» **TASK GOAL**: Format the stretch of lines below, from the line containing "From what is" through the final line, as a numbered list, leaving out blank lines.

» **RECORDS FOR THIS TASK**:
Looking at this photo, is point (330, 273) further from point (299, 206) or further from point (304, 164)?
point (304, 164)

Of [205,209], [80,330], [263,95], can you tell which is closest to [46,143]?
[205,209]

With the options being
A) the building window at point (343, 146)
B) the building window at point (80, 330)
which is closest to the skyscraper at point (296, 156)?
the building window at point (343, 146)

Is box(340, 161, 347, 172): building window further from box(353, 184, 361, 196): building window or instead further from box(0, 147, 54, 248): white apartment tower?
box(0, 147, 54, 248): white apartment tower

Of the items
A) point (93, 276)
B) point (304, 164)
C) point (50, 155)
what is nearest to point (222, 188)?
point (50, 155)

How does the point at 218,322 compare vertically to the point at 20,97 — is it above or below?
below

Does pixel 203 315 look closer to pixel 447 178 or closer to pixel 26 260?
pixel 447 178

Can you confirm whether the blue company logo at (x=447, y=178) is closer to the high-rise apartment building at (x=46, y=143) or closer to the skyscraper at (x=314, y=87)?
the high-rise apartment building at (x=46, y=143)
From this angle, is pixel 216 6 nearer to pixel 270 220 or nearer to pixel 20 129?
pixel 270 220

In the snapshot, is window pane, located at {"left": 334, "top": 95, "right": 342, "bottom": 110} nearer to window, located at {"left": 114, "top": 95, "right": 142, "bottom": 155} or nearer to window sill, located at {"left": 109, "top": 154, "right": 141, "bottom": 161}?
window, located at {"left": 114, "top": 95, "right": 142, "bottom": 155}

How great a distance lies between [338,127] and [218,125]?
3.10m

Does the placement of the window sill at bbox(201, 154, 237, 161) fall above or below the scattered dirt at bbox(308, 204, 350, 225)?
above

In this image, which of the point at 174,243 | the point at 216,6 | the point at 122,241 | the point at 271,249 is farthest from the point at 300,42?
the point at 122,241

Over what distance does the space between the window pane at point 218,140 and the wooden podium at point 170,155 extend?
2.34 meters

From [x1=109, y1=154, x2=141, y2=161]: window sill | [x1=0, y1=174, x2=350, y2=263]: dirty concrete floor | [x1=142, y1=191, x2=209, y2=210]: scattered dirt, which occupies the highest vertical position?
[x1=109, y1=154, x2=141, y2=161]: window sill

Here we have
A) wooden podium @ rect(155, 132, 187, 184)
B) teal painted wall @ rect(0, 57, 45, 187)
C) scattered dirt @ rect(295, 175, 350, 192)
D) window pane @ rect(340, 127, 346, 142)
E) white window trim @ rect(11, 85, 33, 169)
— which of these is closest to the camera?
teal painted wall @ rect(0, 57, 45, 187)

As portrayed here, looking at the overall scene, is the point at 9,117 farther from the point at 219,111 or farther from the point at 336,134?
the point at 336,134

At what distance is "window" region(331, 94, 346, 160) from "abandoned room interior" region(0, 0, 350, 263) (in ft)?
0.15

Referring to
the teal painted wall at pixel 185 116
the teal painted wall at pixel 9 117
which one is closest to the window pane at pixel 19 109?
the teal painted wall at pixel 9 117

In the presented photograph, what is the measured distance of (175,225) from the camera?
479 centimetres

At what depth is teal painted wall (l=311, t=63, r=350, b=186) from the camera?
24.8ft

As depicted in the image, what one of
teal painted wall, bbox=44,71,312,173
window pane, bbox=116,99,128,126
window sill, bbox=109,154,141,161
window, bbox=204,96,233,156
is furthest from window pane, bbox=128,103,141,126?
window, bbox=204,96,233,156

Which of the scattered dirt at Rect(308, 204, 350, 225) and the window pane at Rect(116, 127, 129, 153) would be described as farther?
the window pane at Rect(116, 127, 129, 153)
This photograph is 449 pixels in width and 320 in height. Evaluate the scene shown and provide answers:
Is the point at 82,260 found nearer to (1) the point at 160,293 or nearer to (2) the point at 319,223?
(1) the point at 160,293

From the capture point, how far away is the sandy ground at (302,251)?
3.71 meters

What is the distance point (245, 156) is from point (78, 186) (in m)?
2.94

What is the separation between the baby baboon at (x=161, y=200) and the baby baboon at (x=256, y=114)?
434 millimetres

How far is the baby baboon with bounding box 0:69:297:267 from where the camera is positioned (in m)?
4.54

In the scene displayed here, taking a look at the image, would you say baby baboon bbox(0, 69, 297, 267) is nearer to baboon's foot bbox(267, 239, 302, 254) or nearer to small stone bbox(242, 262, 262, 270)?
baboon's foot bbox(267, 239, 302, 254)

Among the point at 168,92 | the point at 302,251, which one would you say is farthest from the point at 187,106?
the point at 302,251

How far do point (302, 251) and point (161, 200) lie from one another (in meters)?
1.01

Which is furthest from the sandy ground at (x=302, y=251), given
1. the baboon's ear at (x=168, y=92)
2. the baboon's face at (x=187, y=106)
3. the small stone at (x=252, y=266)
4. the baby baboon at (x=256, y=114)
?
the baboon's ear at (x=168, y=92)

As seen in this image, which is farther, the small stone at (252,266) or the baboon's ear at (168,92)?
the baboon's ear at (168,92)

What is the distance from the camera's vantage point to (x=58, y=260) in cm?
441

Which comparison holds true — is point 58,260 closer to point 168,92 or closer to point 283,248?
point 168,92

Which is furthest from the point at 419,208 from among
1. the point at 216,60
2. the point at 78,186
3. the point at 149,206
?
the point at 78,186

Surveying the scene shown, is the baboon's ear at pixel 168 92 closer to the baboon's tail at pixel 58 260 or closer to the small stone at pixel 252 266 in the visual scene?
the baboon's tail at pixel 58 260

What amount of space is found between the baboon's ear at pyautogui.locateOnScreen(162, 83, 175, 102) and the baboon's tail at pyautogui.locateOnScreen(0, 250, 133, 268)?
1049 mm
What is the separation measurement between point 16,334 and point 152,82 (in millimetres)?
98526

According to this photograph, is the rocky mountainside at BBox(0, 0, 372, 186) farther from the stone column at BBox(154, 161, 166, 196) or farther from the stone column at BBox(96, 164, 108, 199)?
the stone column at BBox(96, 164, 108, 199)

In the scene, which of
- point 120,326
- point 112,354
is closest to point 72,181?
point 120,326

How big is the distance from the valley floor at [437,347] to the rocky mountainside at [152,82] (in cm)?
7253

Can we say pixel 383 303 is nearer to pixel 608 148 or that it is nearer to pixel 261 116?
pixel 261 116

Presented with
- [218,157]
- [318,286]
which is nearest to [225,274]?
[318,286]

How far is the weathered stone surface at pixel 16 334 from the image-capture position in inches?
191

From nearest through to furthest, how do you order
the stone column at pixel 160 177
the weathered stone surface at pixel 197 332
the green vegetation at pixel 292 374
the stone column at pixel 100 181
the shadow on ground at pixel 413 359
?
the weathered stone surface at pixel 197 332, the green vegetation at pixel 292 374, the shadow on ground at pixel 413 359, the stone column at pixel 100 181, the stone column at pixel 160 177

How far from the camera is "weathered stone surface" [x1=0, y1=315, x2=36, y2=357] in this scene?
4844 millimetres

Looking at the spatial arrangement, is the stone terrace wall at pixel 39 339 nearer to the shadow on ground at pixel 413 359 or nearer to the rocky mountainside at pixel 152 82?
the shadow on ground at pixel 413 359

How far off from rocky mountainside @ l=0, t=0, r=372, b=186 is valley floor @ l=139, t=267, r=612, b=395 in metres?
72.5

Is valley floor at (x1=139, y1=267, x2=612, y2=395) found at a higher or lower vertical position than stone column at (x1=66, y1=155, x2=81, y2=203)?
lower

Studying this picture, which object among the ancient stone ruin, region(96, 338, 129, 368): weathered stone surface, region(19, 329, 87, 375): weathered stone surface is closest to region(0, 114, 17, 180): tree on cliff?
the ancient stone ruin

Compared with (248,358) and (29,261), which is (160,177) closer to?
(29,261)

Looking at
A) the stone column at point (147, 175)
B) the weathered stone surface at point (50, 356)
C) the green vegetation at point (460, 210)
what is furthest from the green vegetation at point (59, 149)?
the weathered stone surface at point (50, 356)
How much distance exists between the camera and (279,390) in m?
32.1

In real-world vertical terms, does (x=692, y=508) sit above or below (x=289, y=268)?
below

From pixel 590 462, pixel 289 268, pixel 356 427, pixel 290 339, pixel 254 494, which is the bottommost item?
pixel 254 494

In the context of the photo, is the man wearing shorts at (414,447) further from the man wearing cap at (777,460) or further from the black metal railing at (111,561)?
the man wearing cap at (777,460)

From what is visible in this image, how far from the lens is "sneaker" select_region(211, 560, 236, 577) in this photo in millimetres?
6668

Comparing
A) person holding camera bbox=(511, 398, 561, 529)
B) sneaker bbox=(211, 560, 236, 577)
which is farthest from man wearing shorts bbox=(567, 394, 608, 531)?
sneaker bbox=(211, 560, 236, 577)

» **THE RESPONSE**:
1. From what is visible in this image, how far from the lens is "sneaker" select_region(211, 560, 236, 577) in this photo in millimetres?
2. 6668
3. Comparing
4. A) person holding camera bbox=(511, 398, 561, 529)
5. B) sneaker bbox=(211, 560, 236, 577)
6. which is farthest from man wearing shorts bbox=(567, 394, 608, 531)?
7. sneaker bbox=(211, 560, 236, 577)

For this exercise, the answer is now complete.